*SOURCE*.
------------------------------
Cela a-t-il changé depuis vos débuts ?
A la fin des années 1980, Antoine de Caunes et moi faisions une émission qui s'appelait 'Rapido', sur TF1. On pouvait très bien enchaîner un reportage sur Sting et un autre sur Blur à l'époque où ils débutaient. S'il fallait partir en Australie ou en Islande, on y allait. On avait un correspondant à Los Angeles, un autre à New York, à Londres… Tout ça a un coût. Ce genre d'émissions, économiquement, ne peut plus exister.
Les petites chaînes, celles de la TNT ou des bouquets satellites, peuvent-elles se permettre de prendre plus de risques ?
Seulement si elles en ont les moyens. Paris Première est une chouette chaîne qui réunit des gens très compétents. Mais elle n'a pas les moyens de ses ambitions. Ils viennent de consacrer une nuit aux Rolling Stones. Pour l'occasion, ils avaient acheté un document exceptionnel : le concert du groupe à Hyde Park en 1969. Et avec le reste de l'argent dont ils disposaient, c'est-à-dire rien, ils ont pris une enquête people sur le couple Mick Jagger-Jerry Hall et un documentaire de cinquante minutes dans lequel on voit les musiciens monter et descendre de leur avion sans jamais entendre une seule note de musique. L'actionnaire de Paris Première, M6 en l'occurrence, devrait donner plus d'argent. Sinon, trop de chaînes musicales se contenteront d'être des robinets à clips.
Il y a quelques années, vous aviez secondé Alain de Greef pour son bouquin 'Vous regardez trop la publicité'. La possible suppression de la pub sur France 2, qu'est-ce que cela vous inspire ?
Ça part d'une bonne idée mais ça s'est fait dans une totale improvisation. Christine Albanel, ministre de la Culture, n'était même pas au courant, Fillon non plus ! Dans son livre, Alain de Greef expliquait que, pour contrer la toute-puissance de TF1, il fallait privatiser France 2, puisqu'elle applique déjà une politique dans la lignée de celle de TF1 et qu'il s'agit de la seule chaîne capable de lui tailler des croupières. Hélas, je crains que les arrière-pensées politiques consistent en réalité à privatiser France 3 pour le vendre par morceaux à la presse quotidienne régionale. Je ne pense pas que ce soit une bonne solution. Mais à l'évidence, il faut supprimer la pub et augmenter la redevance. Comparée à celle que paient les Anglais, elle est ridiculement basse. Et globalement, le niveau de la télé publique en Angleterre est infiniment plus élevé qu'ici. Mais avec le prix de l'essence qui augmente, le pouvoir d'achat qui baisse, ce n'est pas le bon moment, aucun politique n'osera le faire.
------------------------------
*EXTRAITS DES LIGNES*.
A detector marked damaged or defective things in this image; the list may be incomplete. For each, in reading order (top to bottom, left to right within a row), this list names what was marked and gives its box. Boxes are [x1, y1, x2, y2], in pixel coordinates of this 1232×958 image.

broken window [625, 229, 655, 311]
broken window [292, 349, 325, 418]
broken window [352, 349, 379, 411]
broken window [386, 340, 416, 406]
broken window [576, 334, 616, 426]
------------------------------
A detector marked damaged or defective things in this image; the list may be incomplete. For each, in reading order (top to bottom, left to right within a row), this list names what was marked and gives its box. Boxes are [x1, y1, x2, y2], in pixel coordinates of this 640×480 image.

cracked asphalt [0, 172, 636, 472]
------------------------------
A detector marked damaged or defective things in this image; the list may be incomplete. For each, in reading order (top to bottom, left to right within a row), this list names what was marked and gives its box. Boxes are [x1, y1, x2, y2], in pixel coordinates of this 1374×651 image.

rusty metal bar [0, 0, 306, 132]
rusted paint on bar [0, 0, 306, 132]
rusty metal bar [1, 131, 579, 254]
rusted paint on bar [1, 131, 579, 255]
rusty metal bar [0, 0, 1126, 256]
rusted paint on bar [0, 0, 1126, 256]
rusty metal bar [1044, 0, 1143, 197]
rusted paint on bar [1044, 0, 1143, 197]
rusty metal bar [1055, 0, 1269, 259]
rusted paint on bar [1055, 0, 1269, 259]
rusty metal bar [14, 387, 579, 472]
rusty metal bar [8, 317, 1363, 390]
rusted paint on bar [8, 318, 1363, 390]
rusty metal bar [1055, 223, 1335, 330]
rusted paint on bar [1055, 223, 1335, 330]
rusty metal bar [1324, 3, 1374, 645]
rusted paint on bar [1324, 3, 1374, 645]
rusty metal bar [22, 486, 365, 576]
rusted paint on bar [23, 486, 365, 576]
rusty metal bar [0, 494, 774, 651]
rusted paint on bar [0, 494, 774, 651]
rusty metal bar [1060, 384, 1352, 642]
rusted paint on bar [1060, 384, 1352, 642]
------------------------------
*CONSIGNE 1*. Dans l'entretien sur la télévision, relevez toutes les chaînes de télévision désignées par leur nom, dans l'ordre de leur première mention.
*CONSIGNE 2*. Poursuivez l'entretien sur la télévision et la musique à la suite de sa dernière phrase.

*RÉPONSE ATTENDUE 1*. TF1, Paris Première, M6, France 2, France 3

*RÉPONSE ATTENDUE 2*.
Constatez-vous une différence entre l'offre culturelle de TF1 et celle des chaînes publiques ?
Oui, avec 'Tararata' ou les émissions de Drucker. Mais elles sont tellement esclaves de l'audience… On sait très bien que si les gens n'accrochent pas à une chanson, ils zappent. Tandis que Cauet qui raconte une blague de cul, c'est moins risqué parce qu'on sait qu'il en racontera une autre quinze secondes plus tard.
Vous suivez les émissions comme 'Star Academy' ou 'La Nouvelle Star' ?
Je n'en ai jamais regardé aucune, c'est même peut-être une faute professionnelle. Je vais enfoncer des portes ouvertes, mais ces programmes entraînent de gros dégâts humains, tous ces apprentis chanteurs qui jouent devant 15.000 personnes dans des Zénith avant de retomber dans l'anonymat. On crée des victimes en quantité industrielle. Pour me tenir au courant, j'écoute Jean-Marc Morandini sur Europe 1 et Lio m'en parle, c'est tout. Un ami m'a envoyé des liens YouTube pour que j'admire les prestations d'Amandine. Franchement, aux Etats-Unis, il y en a dix-sept millions comme elle.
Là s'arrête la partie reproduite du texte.